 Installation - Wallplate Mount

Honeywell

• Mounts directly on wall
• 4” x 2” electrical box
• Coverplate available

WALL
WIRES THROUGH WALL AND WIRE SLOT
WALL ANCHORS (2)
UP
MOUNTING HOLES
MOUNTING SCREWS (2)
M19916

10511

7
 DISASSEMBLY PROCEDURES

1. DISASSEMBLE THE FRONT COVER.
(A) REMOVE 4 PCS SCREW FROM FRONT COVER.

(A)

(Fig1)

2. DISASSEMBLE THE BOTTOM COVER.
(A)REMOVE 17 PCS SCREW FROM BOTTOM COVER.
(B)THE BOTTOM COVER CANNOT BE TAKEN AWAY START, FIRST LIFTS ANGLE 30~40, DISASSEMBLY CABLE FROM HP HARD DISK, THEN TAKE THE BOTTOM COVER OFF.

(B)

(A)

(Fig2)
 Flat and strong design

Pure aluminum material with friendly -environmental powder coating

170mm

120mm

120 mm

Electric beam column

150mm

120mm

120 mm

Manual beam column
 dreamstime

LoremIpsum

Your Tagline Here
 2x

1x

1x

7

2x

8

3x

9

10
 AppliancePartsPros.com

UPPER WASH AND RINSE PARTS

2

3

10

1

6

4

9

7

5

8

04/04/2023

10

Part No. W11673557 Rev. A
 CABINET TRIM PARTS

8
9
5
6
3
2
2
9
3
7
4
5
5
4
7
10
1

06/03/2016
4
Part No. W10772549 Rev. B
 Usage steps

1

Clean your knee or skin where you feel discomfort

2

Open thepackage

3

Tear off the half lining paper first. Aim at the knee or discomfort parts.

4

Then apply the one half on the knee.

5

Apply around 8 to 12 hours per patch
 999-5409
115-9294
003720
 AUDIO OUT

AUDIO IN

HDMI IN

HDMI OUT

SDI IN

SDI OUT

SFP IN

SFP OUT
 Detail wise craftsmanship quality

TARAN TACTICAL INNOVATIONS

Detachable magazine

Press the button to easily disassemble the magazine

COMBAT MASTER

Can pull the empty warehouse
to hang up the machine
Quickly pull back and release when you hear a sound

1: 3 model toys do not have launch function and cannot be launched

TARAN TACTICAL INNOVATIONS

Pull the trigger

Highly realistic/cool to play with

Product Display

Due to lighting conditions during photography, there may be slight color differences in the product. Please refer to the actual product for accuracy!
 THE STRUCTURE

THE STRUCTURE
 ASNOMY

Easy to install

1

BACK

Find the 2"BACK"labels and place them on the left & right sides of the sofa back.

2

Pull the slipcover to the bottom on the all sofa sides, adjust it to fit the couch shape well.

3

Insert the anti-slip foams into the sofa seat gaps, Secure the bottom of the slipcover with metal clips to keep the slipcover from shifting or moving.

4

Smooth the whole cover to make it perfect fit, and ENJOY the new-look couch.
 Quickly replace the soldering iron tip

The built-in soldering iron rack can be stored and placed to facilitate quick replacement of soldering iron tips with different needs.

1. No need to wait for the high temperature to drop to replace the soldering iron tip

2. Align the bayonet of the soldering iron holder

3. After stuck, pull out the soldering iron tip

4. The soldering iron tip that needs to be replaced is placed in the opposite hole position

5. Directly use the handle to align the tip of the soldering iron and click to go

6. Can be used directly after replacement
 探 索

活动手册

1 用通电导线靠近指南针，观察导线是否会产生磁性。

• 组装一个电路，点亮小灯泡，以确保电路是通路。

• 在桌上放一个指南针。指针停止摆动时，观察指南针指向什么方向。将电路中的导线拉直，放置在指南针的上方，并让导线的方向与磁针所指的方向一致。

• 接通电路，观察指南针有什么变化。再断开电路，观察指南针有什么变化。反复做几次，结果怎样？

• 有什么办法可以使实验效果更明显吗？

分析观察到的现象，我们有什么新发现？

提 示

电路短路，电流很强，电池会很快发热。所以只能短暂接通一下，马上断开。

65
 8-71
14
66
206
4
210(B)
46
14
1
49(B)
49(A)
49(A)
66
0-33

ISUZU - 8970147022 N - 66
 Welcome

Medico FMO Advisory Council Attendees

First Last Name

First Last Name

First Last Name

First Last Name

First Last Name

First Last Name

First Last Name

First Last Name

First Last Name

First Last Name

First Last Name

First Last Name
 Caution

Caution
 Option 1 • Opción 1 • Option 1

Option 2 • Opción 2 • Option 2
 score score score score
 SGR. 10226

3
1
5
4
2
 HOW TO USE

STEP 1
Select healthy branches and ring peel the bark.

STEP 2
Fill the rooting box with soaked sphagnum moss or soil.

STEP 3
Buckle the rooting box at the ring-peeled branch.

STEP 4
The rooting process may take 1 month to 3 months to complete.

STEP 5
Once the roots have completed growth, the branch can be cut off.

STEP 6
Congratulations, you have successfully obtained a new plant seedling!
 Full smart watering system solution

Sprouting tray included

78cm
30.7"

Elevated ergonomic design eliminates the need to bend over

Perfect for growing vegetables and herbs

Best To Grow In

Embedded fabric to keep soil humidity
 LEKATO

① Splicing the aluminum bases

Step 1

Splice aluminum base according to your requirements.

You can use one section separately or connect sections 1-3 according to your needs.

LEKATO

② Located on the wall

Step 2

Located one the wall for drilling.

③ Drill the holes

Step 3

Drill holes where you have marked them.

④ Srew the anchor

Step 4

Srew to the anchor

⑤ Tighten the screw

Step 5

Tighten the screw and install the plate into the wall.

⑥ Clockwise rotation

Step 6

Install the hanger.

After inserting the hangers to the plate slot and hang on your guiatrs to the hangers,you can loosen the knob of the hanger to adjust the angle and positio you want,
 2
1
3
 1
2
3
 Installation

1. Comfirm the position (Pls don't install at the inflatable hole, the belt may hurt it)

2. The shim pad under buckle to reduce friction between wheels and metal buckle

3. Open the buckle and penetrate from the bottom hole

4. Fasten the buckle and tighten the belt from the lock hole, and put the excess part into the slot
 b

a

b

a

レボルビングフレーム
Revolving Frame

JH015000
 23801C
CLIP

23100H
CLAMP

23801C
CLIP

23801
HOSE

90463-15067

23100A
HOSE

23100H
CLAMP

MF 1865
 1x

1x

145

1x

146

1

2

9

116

————

# The task:
Would you set down every record again, exactly as it appears above?

# Written reply:
 Installation - Wallplate Mount

Honeywell

• Mounts directly on wall
• 4” x 2” electrical box
• Coverplate available

WALL
WIRES THROUGH WALL AND WIRE SLOT
WALL ANCHORS (2)
UP
MOUNTING HOLES
MOUNTING SCREWS (2)
M19916

10511

7
 DISASSEMBLY PROCEDURES

1. DISASSEMBLE THE FRONT COVER.
(A) REMOVE 4 PCS SCREW FROM FRONT COVER.

(A)

(Fig1)

2. DISASSEMBLE THE BOTTOM COVER.
(A)REMOVE 17 PCS SCREW FROM BOTTOM COVER.
(B)THE BOTTOM COVER CANNOT BE TAKEN AWAY START, FIRST LIFTS ANGLE 30~40, DISASSEMBLY CABLE FROM HP HARD DISK, THEN TAKE THE BOTTOM COVER OFF.

(B)

(A)

(Fig2)
 Flat and strong design

Pure aluminum material with friendly -environmental powder coating

170mm

120mm

120 mm

Electric beam column

150mm

120mm

120 mm

Manual beam column
 dreamstime

LoremIpsum

Your Tagline Here
 2x

1x

1x

7

2x

8

3x

9

10
 AppliancePartsPros.com

UPPER WASH AND RINSE PARTS

2

3

10

1

6

4

9

7

5

8

04/04/2023

10

Part No. W11673557 Rev. A
 CABINET TRIM PARTS

8
9
5
6
3
2
2
9
3
7
4
5
5
4
7
10
1

06/03/2016
4
Part No. W10772549 Rev. B
 Usage steps

1

Clean your knee or skin where you feel discomfort

2

Open thepackage

3

Tear off the half lining paper first. Aim at the knee or discomfort parts.

4

Then apply the one half on the knee.

5

Apply around 8 to 12 hours per patch
 999-5409
115-9294
003720
 AUDIO OUT

AUDIO IN

HDMI IN

HDMI OUT

SDI IN

SDI OUT

SFP IN

SFP OUT
 Detail wise craftsmanship quality

TARAN TACTICAL INNOVATIONS

Detachable magazine

Press the button to easily disassemble the magazine

COMBAT MASTER

Can pull the empty warehouse
to hang up the machine
Quickly pull back and release when you hear a sound

1: 3 model toys do not have launch function and cannot be launched

TARAN TACTICAL INNOVATIONS

Pull the trigger

Highly realistic/cool to play with

Product Display

Due to lighting conditions during photography, there may be slight color differences in the product. Please refer to the actual product for accuracy!
 THE STRUCTURE

THE STRUCTURE
 ASNOMY

Easy to install

1

BACK

Find the 2"BACK"labels and place them on the left & right sides of the sofa back.

2

Pull the slipcover to the bottom on the all sofa sides, adjust it to fit the couch shape well.

3

Insert the anti-slip foams into the sofa seat gaps, Secure the bottom of the slipcover with metal clips to keep the slipcover from shifting or moving.

4

Smooth the whole cover to make it perfect fit, and ENJOY the new-look couch.
 Quickly replace the soldering iron tip

The built-in soldering iron rack can be stored and placed to facilitate quick replacement of soldering iron tips with different needs.

1. No need to wait for the high temperature to drop to replace the soldering iron tip

2. Align the bayonet of the soldering iron holder

3. After stuck, pull out the soldering iron tip

4. The soldering iron tip that needs to be replaced is placed in the opposite hole position

5. Directly use the handle to align the tip of the soldering iron and click to go

6. Can be used directly after replacement
 探 索

活动手册

1 用通电导线靠近指南针，观察导线是否会产生磁性。

• 组装一个电路，点亮小灯泡，以确保电路是通路。

• 在桌上放一个指南针。指针停止摆动时，观察指南针指向什么方向。将电路中的导线拉直，放置在指南针的上方，并让导线的方向与磁针所指的方向一致。

• 接通电路，观察指南针有什么变化。再断开电路，观察指南针有什么变化。反复做几次，结果怎样？

• 有什么办法可以使实验效果更明显吗？

分析观察到的现象，我们有什么新发现？

提 示

电路短路，电流很强，电池会很快发热。所以只能短暂接通一下，马上断开。

65
 8-71
14
66
206
4
210(B)
46
14
1
49(B)
49(A)
49(A)
66
0-33

ISUZU - 8970147022 N - 66
 Welcome

Medico FMO Advisory Council Attendees

First Last Name

First Last Name

First Last Name

First Last Name

First Last Name

First Last Name

First Last Name

First Last Name

First Last Name

First Last Name

First Last Name

First Last Name
 Caution

Caution
 Option 1 • Opción 1 • Option 1

Option 2 • Opción 2 • Option 2
 score score score score
 SGR. 10226

3
1
5
4
2
 HOW TO USE

STEP 1
Select healthy branches and ring peel the bark.

STEP 2
Fill the rooting box with soaked sphagnum moss or soil.

STEP 3
Buckle the rooting box at the ring-peeled branch.

STEP 4
The rooting process may take 1 month to 3 months to complete.

STEP 5
Once the roots have completed growth, the branch can be cut off.

STEP 6
Congratulations, you have successfully obtained a new plant seedling!
 Full smart watering system solution

Sprouting tray included

78cm
30.7"

Elevated ergonomic design eliminates the need to bend over

Perfect for growing vegetables and herbs

Best To Grow In

Embedded fabric to keep soil humidity
 LEKATO

① Splicing the aluminum bases

Step 1

Splice aluminum base according to your requirements.

You can use one section separately or connect sections 1-3 according to your needs.

LEKATO

② Located on the wall

Step 2

Located one the wall for drilling.

③ Drill the holes

Step 3

Drill holes where you have marked them.

④ Srew the anchor

Step 4

Srew to the anchor

⑤ Tighten the screw

Step 5

Tighten the screw and install the plate into the wall.

⑥ Clockwise rotation

Step 6

Install the hanger.

After inserting the hangers to the plate slot and hang on your guiatrs to the hangers,you can loosen the knob of the hanger to adjust the angle and positio you want,
 2
1
3
 1
2
3
 Installation

1. Comfirm the position (Pls don't install at the inflatable hole, the belt may hurt it)

2. The shim pad under buckle to reduce friction between wheels and metal buckle

3. Open the buckle and penetrate from the bottom hole

4. Fasten the buckle and tighten the belt from the lock hole, and put the excess part into the slot
 b

a

b

a

レボルビングフレーム
Revolving Frame

JH015000
 23801C
CLIP

23100H
CLAMP

23801C
CLIP

23801
HOSE

90463-15067

23100A
HOSE

23100H
CLAMP

MF 1865
 1x

1x

145

1x

146

1

2

9

116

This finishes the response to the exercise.